Friday, January 27, 2012

Greek government chasing down gangs and tax dodgers

Just a week after police smashed four major extortion and usury rackets in Thessaloniki, the Financial Crimes Squad (SDOE) has indicated that it is on the verge of cracking similar rings in Attica and the central port of Volos.

According to a source at SDOE, the new rings are smaller than the ones that have been operating in the northern port city but they are believed to be growing rapidly.
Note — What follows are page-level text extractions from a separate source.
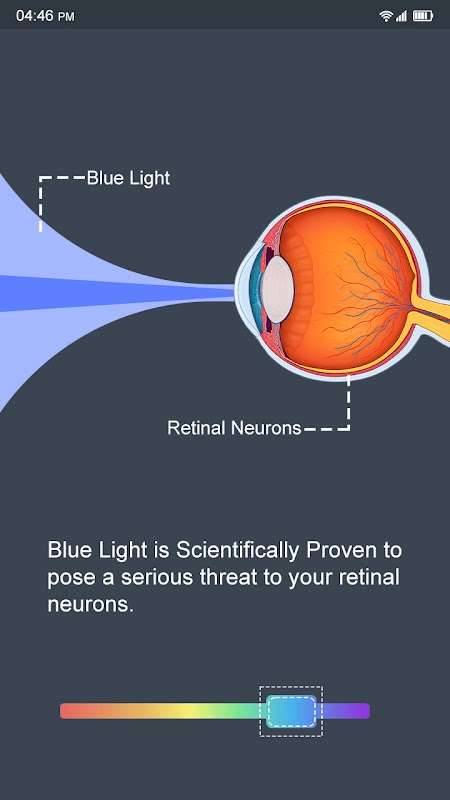 04:46 PM

Blue Light

Retinal Neurons

Blue Light is Scientifically Proven to pose a serious threat to your retinal neurons.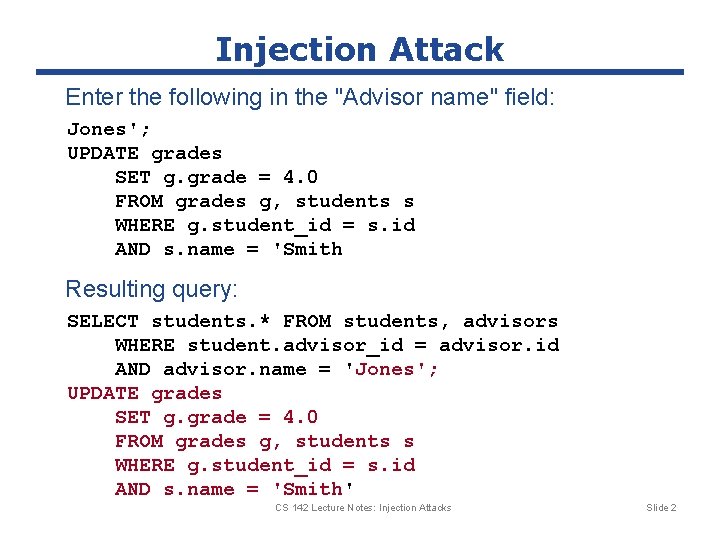 Injection Attack

Enter the following in the "Advisor name" field:

Jones';
UPDATE grades
    SET g.grade = 4.0
    FROM grades g, students s
    WHERE g.student_id = s.id
    AND s.name = 'Smith

Resulting query:

SELECT students.* FROM students, advisors
    WHERE student.advisor_id = advisor.id
    AND advisor.name = 'Jones';
UPDATE grades
    SET g.grade = 4.0
    FROM grades g, students s
    WHERE g.student_id = s.id
    AND s.name = 'Smith'

CS 142 Lecture Notes: Injection Attacks

Slide 2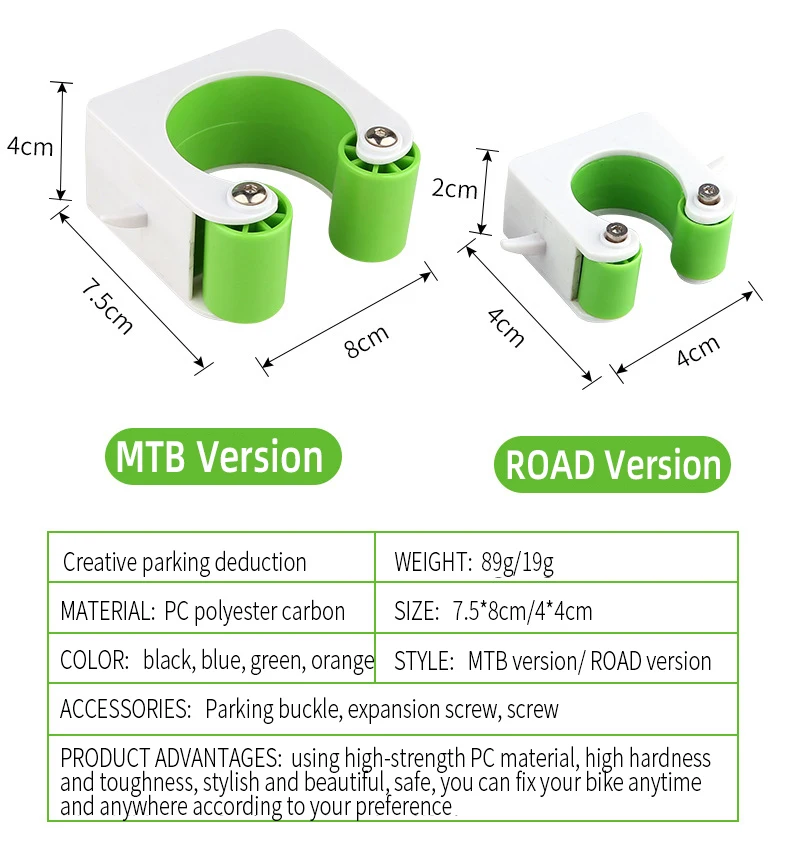 4cm

7.5cm

8cm

2cm

4cm

4cm

MTB Version

ROAD Version

| Creative parking deduction | WEIGHT: 89g/19g |
|---|---|
| MATERIAL: PC polyester carbon | SIZE: 7.5*8cm/4*4cm |
| COLOR: black, blue, green, orange | STYLE: MTB version/ ROAD version |
| ACCESSORIES: Parking buckle, expansion screw, screw | |
| PRODUCT ADVANTAGES: using high-strength PC material, high hardness and toughness, stylish and beautiful, safe, you can fix your bike anytime and anywhere according to your preference | |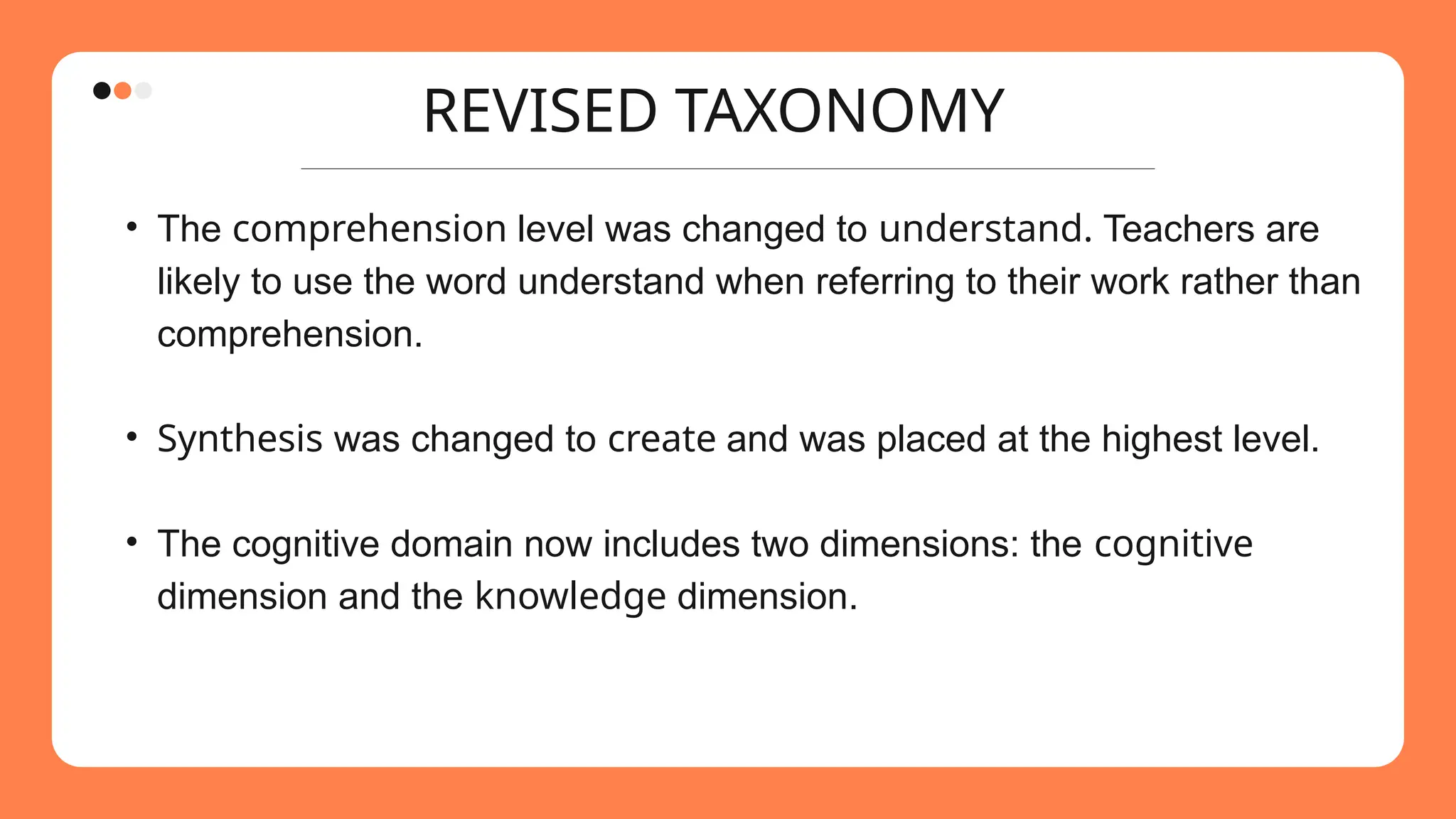 REVISED TAXONOMY

• The comprehension level was changed to understand. Teachers are likely to use the word understand when referring to their work rather than comprehension.

• Synthesis was changed to create and was placed at the highest level.

• The cognitive domain now includes two dimensions: the cognitive dimension and the knowledge dimension.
The same source told Kathimerini that an increasing number of entrepreneurs are turning to such rackets for financial aid as banks are unable to give them loans amid tightening liquidity.
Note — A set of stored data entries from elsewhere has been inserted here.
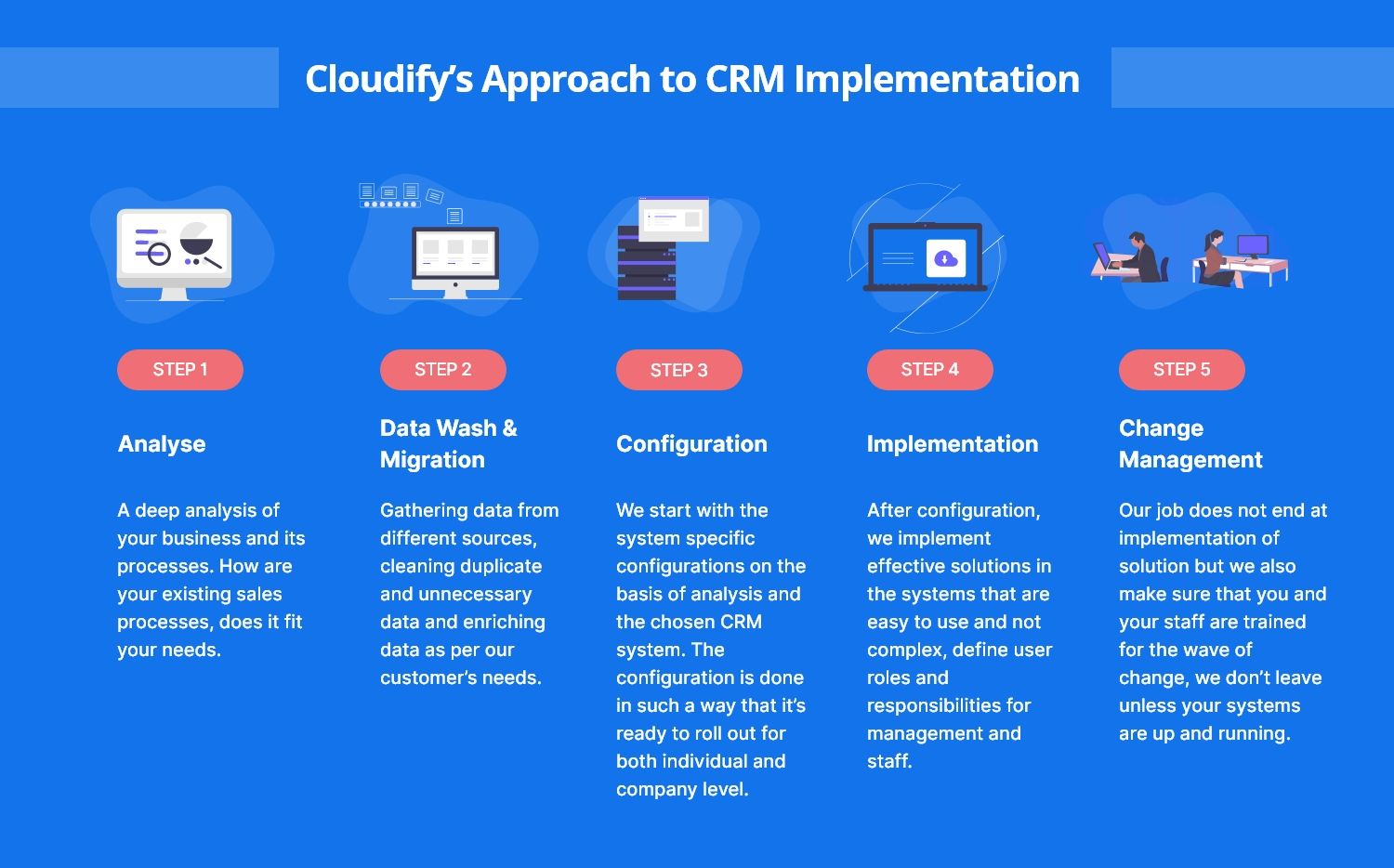 Cloudify's Approach to CRM Implementation

STEP 1

Analyse

A deep analysis of your business and its processes. How are your existing sales processes, does it fit your needs.

STEP 2

Data Wash & Migration

Gathering data from different sources, cleaning duplicate and unnecessary data and enriching data as per our customer's needs.

STEP 3

Configuration

We start with the system specific configurations on the basis of analysis and the chosen CRM system. The configuration is done in such a way that it's ready to roll out for both individual and company level.

STEP 4

Implementation

After configuration, we implement effective solutions in the systems that are easy to use and not complex, define user roles and responsibilities for management and staff.

STEP 5

Change Management

Our job does not end at implementation of solution but we also make sure that you and your staff are trained for the wave of change, we don't leave unless your systems are up and running.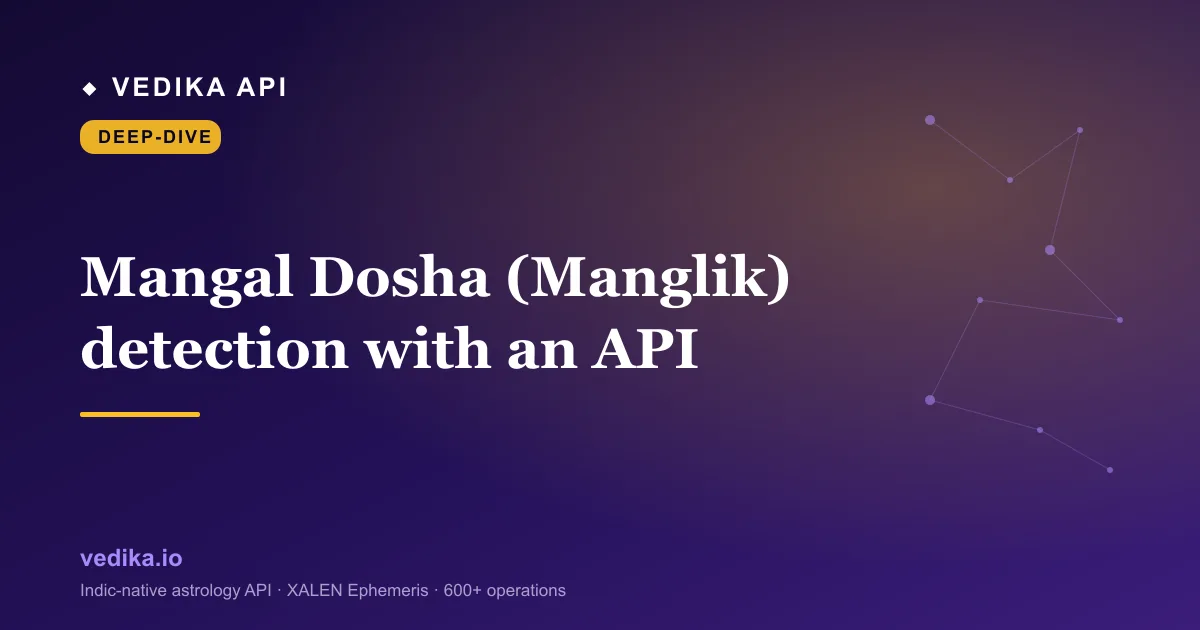 ◆ VEDIKA API

DEEP-DIVE

Mangal Dosha (Manglik) detection with an API

vedika.io

Indic-native astrology API · XALEN Ephemeris · 600+ operations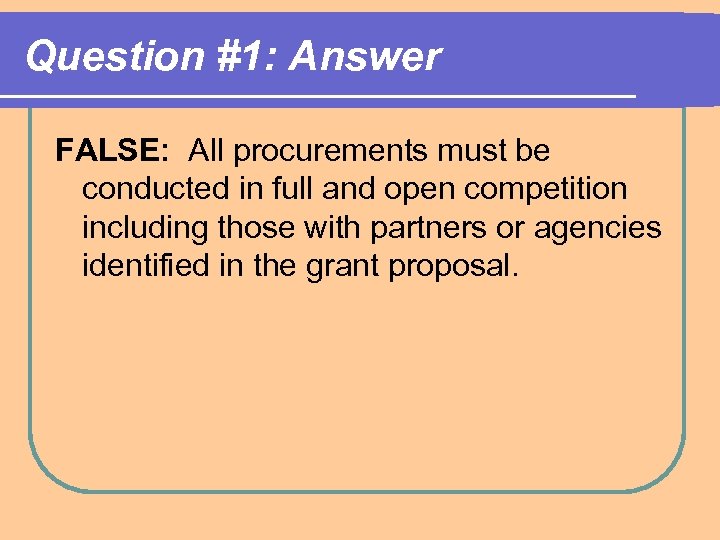 Question #1: Answer

FALSE: All procurements must be conducted in full and open competition including those with partners or agencies identified in the grant proposal.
The practice of extortion rings buying winning lottery tickets en masse as a way of laundering their profits is also gaining ground, the source said.
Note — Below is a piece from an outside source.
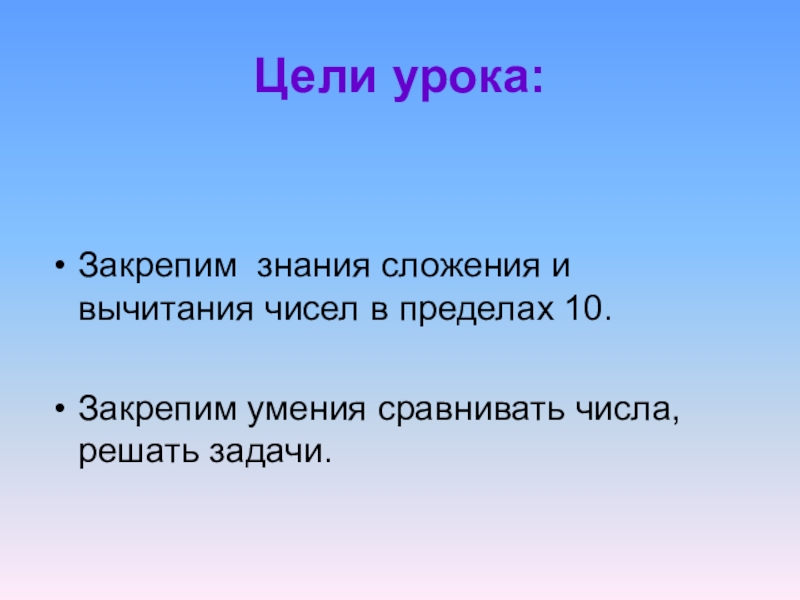 Цели урока:

• Закрепим  знания сложения и вычитания чисел в пределах 10.

• Закрепим умения сравнивать числа, решать задачи.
Meanwhile, Finance Ministry inspectors have been instructed to start pursuing some 14.8 billion euros in unpaid taxes owed to the state by 4,151 individuals.

The order came a few hours after the ministry published a list of the individuals, who include several household names, in a bid to shame them into paying up.

The list includes veteran singer Tolis Voskopoulos, who owes just over half a million euros, and disgraced business tycoon Giorgos Koskotas, who owes 2.4 million euros (his brother, Stavros, owes about the same). Giorgos Batatoudis, the former president of Thessaloniki soccer club PAOK, is also on the list with tax debts of 2.5 million euros, as is Pavlos Psomiadis, the owner of a defunct insurance firm Aspis, with debts of 1.5 million euros.

Topping the list though is Nikos Kassimatis, a Thessaloniki accountant with a tax debt of 952 million euros who is currently serving a 504-year prison sentence for running a value-added tax scam.

Last September, the ministry published a similar list of 6,000 companies with a collective tax debt of 30 billion euros. That list was topped by the Hellenic Railways Organization (OSE), which owes 1.26 billion euros in unpaid taxes, and included 13 professional soccer clubs. It remains unclear how much of the 30 billion euros has been recouped.